**EXERCISE TEXT**

####

No math. No jargon. Just the four ideas that explain why AI behaves the way it does — and why it sometimes gets things confidently wrong.
Introduction
Karthik, a 32-year-old accountant, asked ChatGPT for the capital of Australia. It correctly said Canberra. Then he asked for the population of a tiny village near his hometown — and ChatGPT made up a confident, completely wrong number.
Same tool, very different results. Why? Because of how AI is actually built underneath. Once you understand the four ideas in this lesson, AI's behaviour stops feeling random.
Why this matters
If you know how something works, even at a high level, you can predict when to trust it. Treat AI as a black box and you'll be surprised by every mistake. Understand the four ideas below and you'll start spotting weak answers before they cause problems.
The four ideas behind modern AI
1. Training data
Training data is the giant pile of text, images, or audio that AI learns from. ChatGPT was trained on a huge chunk of the public internet, books, and other text. Image AIs were trained on billions of captioned images. Whatever the AI saw a lot of, it learned. Whatever it didn't see, it doesn't really know.
Analogy: imagine a chef who has read 10 million recipes but never tasted food. They'll write a beautiful recipe — but they're guessing at flavour.
2. Large Language Models (LLMs)

####

**DATA BLOCK**

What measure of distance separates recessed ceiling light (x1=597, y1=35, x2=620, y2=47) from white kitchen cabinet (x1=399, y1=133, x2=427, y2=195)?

####

**EXERCISES**
1. Quote the passage of the AI lesson between "The four ideas behind" and "guessing at flavour.", inclusive.
2. In the AI lesson's analogy, what has the chef never done?

**OUTPUTS IN ORDER**
1.
The four ideas behind modern AI
1. Training data
Training data is the giant pile of text, images, or audio that AI learns from. ChatGPT was trained on a huge chunk of the public internet, books, and other text. Image AIs were trained on billions of captioned images. Whatever the AI saw a lot of, it learned. Whatever it didn't see, it doesn't really know.
Analogy: imagine a chef who has read 10 million recipes but never tasted food. They'll write a beautiful recipe — but they're guessing at flavour.

2. Tasted food.